[TEXTO MOSTRADO]
____________________

Filosofía en español 
Filosofía en español


Con motivo de la visita de la Excelentísima Señora Doña Eva Duarte de Perón

(Barcelona, 23 de junio de 1947.)


Camaradas: Es para mí motivo de íntima satisfacción dirigiros la palabra en momentos como éstos, en que España abre todos los ventanales de efusión de su espíritu ante el mensaje de noble amistad del gran Jefe de una gran Nación que para sublimar en delicadeza su gesto cordial ha querido escoger su mensajero más preclaro y gentil. Nosotros, que nunca hemos conocido los telones de acero de Oriente ni entendemos de los occidentales velos de nylon, nos alzamos siempre ante el mundo con claridad ancha, y si recibimos con discreto agrado las visitas protocolarias y aceptamos con tolerante altanería las miradas inquisidoras, sabemos vibrar en llamas de fervor cuando, como ahora, se acerca a nosotros, con el calor de un afecto, la coincidencia en una misma fe. Porque en esta etapa amarga en que la Humanidad camina penosamente por oscuros caminos, Argentina y España, movidas por un ideal redentor, están marcando al mundo social, entenebrecido y extraviado, rutas señeras de esperanza y de luz.

Venís en representación del magnífico pueblo argentino, que bajo la dirección de un bravo conductor está viviendo tan gallardamente su gran revolución nacional; sabemos que vos misma sentís por lo social nuestra viva inquietud y que tenéis siempre una caricia alada de bella alma de mujer para los irredentos, para todos los heridos de la vida, para los que no ven el mundo sino a través de la cortina temblorosa de sus lágrimas. Por ello comprenderéis mejor la dura historia de nuestra lucha social, con sus ayeres tenebrosos, sus presentes de esperanza y sus devenires de victoria.

____________________

[EXTRACTO DE DATOS]
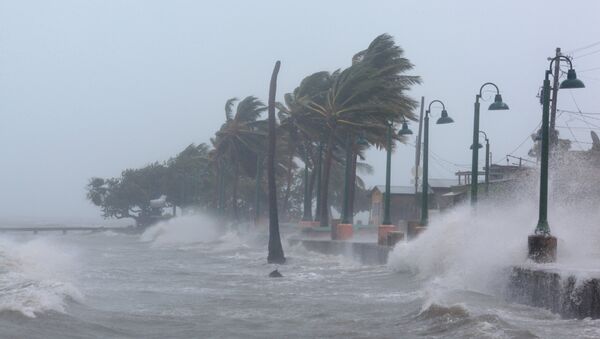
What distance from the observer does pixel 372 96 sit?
4322 cm

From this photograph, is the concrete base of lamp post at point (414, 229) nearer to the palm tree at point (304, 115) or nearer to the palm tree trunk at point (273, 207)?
the palm tree trunk at point (273, 207)

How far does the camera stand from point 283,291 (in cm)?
2033

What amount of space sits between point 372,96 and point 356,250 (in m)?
11.5

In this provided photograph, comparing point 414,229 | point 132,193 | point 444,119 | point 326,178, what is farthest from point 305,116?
point 132,193

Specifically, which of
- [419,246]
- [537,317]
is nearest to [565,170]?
[419,246]

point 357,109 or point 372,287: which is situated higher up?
point 357,109

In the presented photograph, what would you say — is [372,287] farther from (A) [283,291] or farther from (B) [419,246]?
(B) [419,246]

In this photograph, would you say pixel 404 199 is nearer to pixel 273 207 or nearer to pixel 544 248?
pixel 273 207

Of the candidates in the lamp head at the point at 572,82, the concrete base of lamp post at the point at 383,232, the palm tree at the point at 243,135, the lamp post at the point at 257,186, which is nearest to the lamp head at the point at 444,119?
the concrete base of lamp post at the point at 383,232

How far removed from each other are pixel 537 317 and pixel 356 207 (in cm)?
8062

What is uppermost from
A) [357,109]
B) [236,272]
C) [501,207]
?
[357,109]

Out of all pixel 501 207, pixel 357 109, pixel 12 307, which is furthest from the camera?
pixel 357 109

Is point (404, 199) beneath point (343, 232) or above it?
above

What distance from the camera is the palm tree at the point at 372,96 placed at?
141 ft
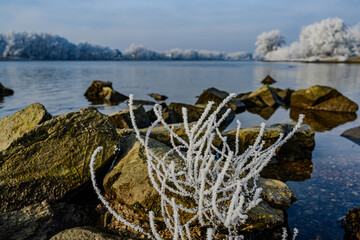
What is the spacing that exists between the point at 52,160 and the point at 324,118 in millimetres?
13792

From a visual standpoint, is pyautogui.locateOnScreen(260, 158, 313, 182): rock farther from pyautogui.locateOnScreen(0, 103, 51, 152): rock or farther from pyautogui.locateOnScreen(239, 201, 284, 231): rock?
pyautogui.locateOnScreen(0, 103, 51, 152): rock

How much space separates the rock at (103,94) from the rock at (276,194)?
679 inches

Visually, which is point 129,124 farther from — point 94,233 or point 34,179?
point 94,233

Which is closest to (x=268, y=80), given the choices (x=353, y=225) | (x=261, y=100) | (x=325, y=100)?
(x=261, y=100)

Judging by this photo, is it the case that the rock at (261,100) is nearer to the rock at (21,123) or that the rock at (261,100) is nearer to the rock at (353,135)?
the rock at (353,135)

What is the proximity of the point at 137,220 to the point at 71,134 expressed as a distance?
7.18 ft

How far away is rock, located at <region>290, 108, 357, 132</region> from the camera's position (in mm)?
12539

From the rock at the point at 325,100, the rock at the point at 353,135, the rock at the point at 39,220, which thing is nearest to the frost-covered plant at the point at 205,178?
the rock at the point at 39,220

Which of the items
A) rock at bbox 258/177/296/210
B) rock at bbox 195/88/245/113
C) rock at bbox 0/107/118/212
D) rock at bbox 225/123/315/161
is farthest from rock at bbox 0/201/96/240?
rock at bbox 195/88/245/113

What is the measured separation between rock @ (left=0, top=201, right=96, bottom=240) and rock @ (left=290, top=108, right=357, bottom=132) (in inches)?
427

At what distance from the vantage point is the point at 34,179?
4.87 metres

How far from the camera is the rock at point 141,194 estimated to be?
168 inches

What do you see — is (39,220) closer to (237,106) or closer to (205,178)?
(205,178)

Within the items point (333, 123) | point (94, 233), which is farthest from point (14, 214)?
point (333, 123)
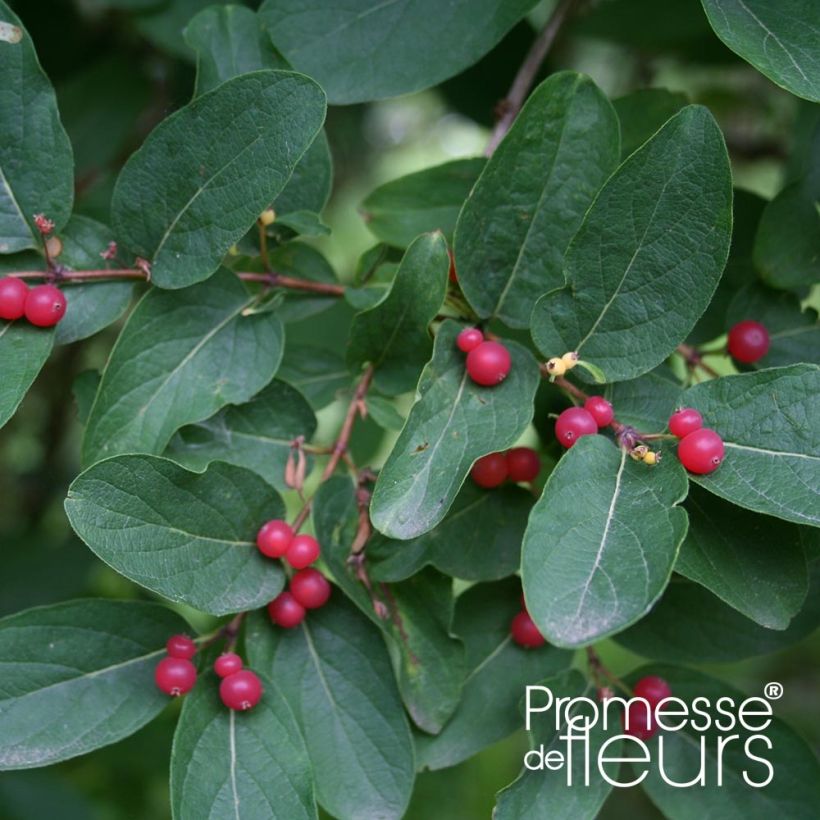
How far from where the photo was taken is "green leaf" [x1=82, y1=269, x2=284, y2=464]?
1.16m

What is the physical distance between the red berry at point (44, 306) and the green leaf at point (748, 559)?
738mm

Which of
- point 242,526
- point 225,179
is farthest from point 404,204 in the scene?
point 242,526

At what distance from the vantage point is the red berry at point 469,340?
1.14m

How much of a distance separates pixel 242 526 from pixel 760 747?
0.72 meters

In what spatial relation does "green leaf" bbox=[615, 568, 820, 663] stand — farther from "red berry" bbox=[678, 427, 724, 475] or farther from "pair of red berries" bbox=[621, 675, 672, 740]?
"red berry" bbox=[678, 427, 724, 475]

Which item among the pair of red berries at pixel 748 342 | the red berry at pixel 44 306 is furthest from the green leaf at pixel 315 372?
the pair of red berries at pixel 748 342

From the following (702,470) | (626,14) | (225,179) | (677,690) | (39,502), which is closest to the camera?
(702,470)

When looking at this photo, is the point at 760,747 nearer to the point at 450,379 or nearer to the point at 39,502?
the point at 450,379

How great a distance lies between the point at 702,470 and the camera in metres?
1.02

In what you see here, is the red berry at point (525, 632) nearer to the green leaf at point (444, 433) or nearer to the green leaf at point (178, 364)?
the green leaf at point (444, 433)

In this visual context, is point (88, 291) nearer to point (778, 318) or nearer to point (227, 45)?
point (227, 45)

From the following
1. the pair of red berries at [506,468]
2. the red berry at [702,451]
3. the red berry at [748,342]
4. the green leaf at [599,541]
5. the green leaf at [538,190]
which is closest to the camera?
the green leaf at [599,541]

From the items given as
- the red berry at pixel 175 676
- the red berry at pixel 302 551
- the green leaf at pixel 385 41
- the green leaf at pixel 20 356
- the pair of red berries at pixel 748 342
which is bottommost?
the red berry at pixel 175 676

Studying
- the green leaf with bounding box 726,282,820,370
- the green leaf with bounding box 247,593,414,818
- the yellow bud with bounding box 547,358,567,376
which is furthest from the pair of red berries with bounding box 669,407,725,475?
the green leaf with bounding box 247,593,414,818
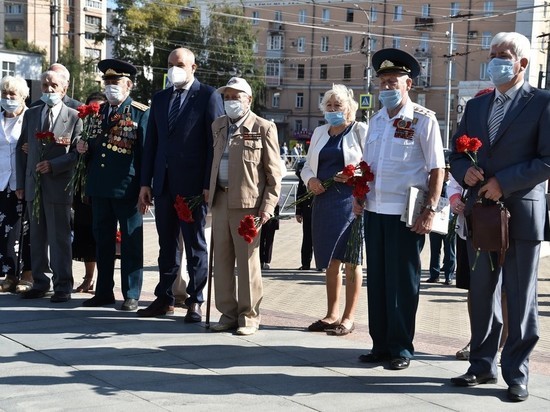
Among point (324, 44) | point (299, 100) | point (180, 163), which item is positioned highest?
point (324, 44)

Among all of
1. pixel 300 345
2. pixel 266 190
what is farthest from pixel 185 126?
pixel 300 345

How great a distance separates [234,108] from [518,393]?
3.29 meters

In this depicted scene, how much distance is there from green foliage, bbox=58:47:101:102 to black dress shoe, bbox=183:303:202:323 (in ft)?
185

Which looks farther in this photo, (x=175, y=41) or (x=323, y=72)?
(x=323, y=72)

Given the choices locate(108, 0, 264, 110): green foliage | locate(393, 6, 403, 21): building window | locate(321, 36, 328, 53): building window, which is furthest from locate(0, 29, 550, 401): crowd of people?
locate(321, 36, 328, 53): building window

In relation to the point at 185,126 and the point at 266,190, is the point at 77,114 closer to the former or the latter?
the point at 185,126

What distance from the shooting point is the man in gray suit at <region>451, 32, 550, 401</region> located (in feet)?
18.4

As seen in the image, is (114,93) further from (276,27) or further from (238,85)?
(276,27)

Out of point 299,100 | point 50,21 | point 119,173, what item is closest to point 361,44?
point 299,100

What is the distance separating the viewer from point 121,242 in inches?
332

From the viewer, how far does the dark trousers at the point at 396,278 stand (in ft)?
21.0

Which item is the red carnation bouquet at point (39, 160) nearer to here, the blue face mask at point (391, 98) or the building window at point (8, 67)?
the blue face mask at point (391, 98)

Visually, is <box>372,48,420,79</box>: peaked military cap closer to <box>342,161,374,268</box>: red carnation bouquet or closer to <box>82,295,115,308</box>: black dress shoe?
<box>342,161,374,268</box>: red carnation bouquet

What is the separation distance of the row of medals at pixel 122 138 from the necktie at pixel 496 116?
372cm
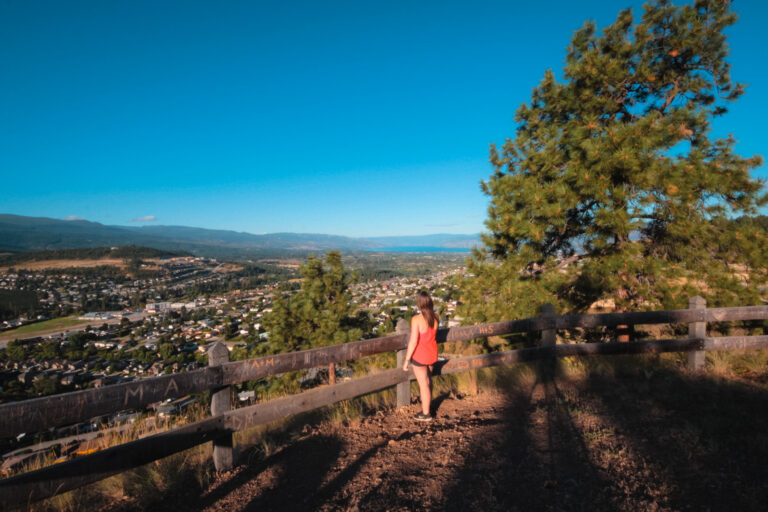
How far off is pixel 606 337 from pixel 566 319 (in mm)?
4444

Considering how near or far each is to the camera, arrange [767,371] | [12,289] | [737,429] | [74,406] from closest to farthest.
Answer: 1. [74,406]
2. [737,429]
3. [767,371]
4. [12,289]

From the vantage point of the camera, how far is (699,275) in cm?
698

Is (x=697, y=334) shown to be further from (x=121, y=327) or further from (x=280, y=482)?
(x=121, y=327)

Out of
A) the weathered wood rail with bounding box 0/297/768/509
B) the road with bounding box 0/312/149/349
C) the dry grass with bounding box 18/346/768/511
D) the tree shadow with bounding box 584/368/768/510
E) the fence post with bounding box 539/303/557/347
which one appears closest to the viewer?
the weathered wood rail with bounding box 0/297/768/509

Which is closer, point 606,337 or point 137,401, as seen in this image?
point 137,401

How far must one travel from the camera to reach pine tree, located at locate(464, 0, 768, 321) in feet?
22.0

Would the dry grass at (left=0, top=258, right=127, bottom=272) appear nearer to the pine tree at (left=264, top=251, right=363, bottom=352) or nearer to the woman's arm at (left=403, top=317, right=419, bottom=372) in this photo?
the pine tree at (left=264, top=251, right=363, bottom=352)

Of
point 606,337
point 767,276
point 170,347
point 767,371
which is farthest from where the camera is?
point 170,347

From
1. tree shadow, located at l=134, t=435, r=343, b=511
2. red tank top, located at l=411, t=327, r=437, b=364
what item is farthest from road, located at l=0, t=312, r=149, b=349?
red tank top, located at l=411, t=327, r=437, b=364

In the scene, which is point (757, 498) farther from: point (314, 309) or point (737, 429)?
point (314, 309)

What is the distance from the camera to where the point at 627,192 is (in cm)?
696

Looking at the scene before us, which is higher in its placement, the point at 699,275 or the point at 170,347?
Answer: the point at 699,275

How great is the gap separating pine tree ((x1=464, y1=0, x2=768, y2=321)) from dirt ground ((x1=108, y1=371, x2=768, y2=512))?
275 centimetres

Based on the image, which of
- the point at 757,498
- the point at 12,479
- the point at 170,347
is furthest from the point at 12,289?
the point at 757,498
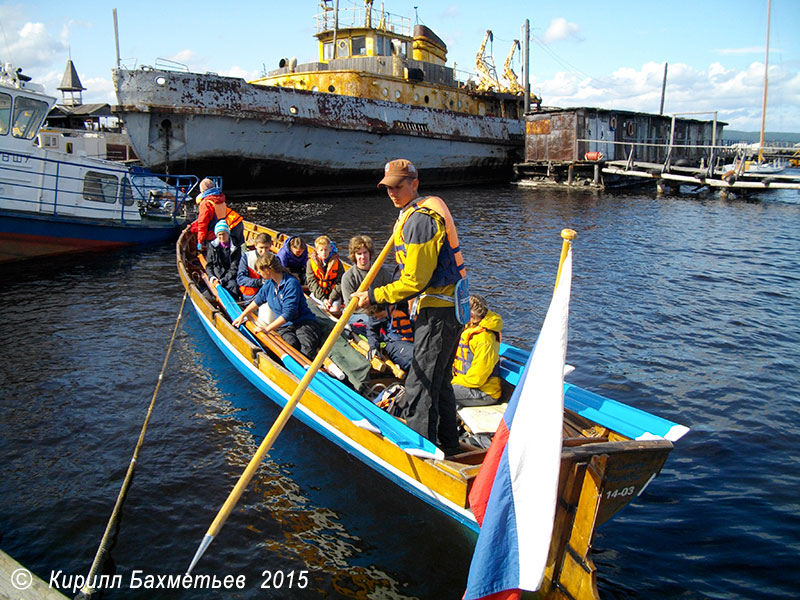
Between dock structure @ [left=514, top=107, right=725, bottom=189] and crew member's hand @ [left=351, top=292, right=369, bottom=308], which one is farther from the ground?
dock structure @ [left=514, top=107, right=725, bottom=189]

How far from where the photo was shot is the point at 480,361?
6.09m

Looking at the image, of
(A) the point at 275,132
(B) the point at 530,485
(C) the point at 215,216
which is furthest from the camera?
(A) the point at 275,132

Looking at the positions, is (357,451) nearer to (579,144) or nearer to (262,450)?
(262,450)

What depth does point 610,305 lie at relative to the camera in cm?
1199

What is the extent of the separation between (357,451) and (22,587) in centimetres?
287

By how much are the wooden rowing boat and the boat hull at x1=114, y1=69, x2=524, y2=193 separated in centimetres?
1853

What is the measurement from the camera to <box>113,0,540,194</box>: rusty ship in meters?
23.0

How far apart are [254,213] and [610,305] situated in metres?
15.2

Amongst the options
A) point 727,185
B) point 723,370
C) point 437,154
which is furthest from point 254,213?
point 727,185

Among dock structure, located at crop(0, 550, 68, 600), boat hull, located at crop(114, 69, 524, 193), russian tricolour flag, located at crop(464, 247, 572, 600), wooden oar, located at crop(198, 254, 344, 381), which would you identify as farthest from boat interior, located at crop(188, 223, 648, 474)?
boat hull, located at crop(114, 69, 524, 193)

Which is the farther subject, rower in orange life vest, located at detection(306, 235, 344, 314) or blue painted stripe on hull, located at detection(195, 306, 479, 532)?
rower in orange life vest, located at detection(306, 235, 344, 314)

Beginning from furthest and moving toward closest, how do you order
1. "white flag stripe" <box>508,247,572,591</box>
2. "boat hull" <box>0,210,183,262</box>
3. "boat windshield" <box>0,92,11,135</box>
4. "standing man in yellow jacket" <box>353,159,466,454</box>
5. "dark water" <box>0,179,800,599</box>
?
"boat windshield" <box>0,92,11,135</box>, "boat hull" <box>0,210,183,262</box>, "dark water" <box>0,179,800,599</box>, "standing man in yellow jacket" <box>353,159,466,454</box>, "white flag stripe" <box>508,247,572,591</box>

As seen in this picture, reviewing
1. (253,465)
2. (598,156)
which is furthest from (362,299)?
(598,156)

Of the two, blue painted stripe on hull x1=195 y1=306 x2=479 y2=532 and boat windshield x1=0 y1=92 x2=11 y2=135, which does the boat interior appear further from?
boat windshield x1=0 y1=92 x2=11 y2=135
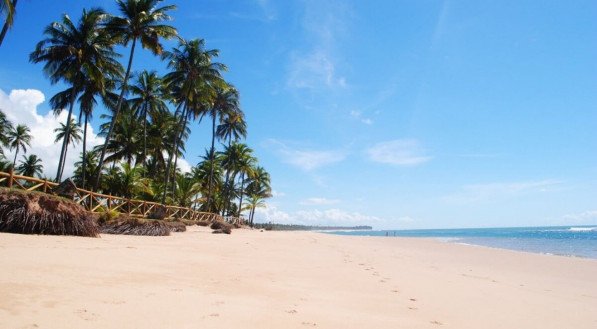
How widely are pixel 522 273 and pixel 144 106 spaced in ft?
100

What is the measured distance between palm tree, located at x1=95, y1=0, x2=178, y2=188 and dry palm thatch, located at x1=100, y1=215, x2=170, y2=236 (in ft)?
34.1

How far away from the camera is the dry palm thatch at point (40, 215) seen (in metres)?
8.59

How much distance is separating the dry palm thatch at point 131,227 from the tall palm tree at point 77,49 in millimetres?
14521

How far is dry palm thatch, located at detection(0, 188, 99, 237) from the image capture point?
8.59m

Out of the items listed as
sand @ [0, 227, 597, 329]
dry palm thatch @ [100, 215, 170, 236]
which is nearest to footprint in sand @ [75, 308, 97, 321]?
sand @ [0, 227, 597, 329]

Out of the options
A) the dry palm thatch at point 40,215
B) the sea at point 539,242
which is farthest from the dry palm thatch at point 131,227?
the sea at point 539,242

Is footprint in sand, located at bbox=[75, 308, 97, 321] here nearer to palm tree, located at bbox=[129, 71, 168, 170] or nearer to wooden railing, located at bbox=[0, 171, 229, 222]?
wooden railing, located at bbox=[0, 171, 229, 222]

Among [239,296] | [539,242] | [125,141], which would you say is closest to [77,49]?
[125,141]

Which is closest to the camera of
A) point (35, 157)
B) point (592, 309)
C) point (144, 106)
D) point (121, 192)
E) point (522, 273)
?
point (592, 309)

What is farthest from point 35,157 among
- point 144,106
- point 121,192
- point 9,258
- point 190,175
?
point 9,258

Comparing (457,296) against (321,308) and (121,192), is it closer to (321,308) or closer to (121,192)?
(321,308)

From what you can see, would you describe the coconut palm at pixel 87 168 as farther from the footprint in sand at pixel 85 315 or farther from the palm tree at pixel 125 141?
the footprint in sand at pixel 85 315

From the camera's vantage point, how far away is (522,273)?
1047 cm

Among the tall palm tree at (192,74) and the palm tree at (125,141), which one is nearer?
the tall palm tree at (192,74)
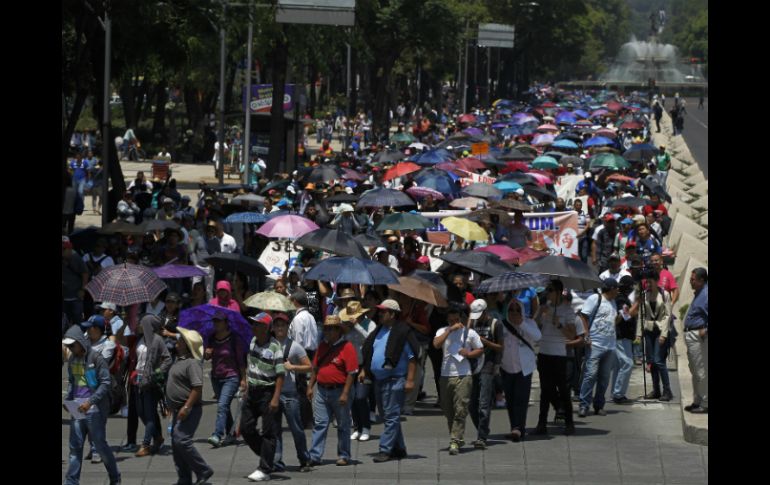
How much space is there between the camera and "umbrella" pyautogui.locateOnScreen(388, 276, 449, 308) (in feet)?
52.1

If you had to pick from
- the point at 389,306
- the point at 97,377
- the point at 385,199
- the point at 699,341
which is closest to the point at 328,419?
the point at 389,306

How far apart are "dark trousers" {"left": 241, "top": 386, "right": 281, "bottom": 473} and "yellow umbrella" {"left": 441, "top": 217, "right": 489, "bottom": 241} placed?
8.67m

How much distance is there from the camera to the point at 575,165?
40750 millimetres

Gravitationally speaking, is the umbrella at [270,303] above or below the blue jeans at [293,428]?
above

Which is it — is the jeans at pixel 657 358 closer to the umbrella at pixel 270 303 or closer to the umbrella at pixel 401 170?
the umbrella at pixel 270 303

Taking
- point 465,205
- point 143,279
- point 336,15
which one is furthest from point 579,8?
point 143,279

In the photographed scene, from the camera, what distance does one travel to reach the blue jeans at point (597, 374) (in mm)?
16109

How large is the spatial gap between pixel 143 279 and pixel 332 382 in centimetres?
297

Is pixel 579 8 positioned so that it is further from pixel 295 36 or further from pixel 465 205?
pixel 465 205

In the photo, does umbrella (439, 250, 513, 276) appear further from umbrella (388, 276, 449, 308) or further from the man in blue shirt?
the man in blue shirt

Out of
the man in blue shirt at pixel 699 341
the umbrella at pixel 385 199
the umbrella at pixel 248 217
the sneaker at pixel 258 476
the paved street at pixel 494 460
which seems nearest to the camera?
the sneaker at pixel 258 476

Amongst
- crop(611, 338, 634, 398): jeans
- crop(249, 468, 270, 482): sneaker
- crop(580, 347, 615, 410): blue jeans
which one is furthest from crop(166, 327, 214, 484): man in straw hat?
crop(611, 338, 634, 398): jeans

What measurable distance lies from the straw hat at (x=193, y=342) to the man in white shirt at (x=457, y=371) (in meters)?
2.13

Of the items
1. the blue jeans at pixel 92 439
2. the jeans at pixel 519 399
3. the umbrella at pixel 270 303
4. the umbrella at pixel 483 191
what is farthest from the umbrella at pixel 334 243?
the umbrella at pixel 483 191
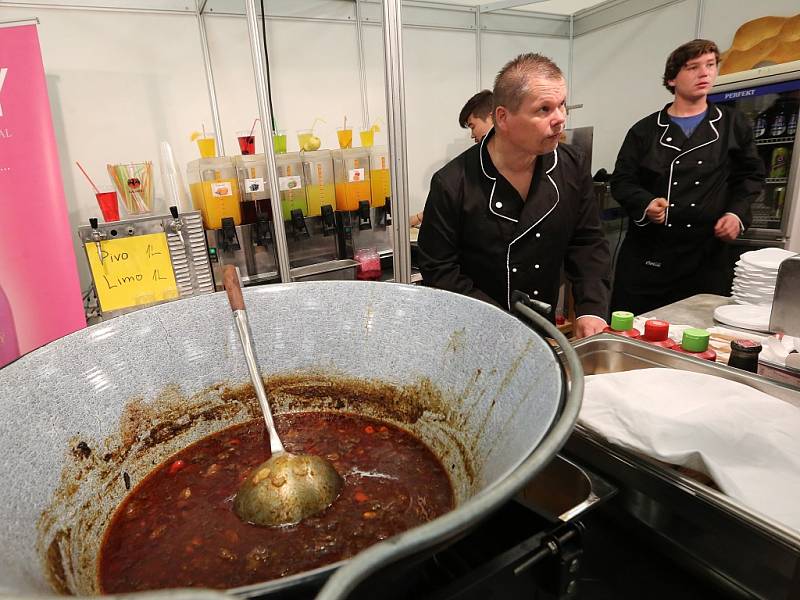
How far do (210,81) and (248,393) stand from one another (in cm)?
262

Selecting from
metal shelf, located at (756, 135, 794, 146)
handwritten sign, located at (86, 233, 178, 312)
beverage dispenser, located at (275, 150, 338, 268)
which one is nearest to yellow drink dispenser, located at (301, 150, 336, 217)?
beverage dispenser, located at (275, 150, 338, 268)

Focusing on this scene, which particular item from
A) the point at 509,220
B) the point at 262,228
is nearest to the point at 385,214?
the point at 262,228

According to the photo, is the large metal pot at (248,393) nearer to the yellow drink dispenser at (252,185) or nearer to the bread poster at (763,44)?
the yellow drink dispenser at (252,185)

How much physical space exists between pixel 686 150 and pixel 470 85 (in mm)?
2086

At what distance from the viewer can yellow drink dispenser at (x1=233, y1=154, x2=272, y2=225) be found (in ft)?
7.64

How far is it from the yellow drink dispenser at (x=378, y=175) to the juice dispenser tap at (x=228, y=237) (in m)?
0.77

____________________

[CONSIGNA] Reproduce el fragmento del discurso que comienza con "Venís en representación" y sigue hasta "devenires de victoria.", y sustituye "conductor" por "dirigente". Los registros proceden de una fuente distinta.

[RESPUESTA]
Venís en representación del magnífico pueblo argentino, que bajo la dirección de un bravo dirigente está viviendo tan gallardamente su gran revolución nacional; sabemos que vos misma sentís por lo social nuestra viva inquietud y que tenéis siempre una caricia alada de bella alma de mujer para los irredentos, para todos los heridos de la vida, para los que no ven el mundo sino a través de la cortina temblorosa de sus lágrimas. Por ello comprenderéis mejor la dura historia de nuestra lucha social, con sus ayeres tenebrosos, sus presentes de esperanza y sus devenires de victoria.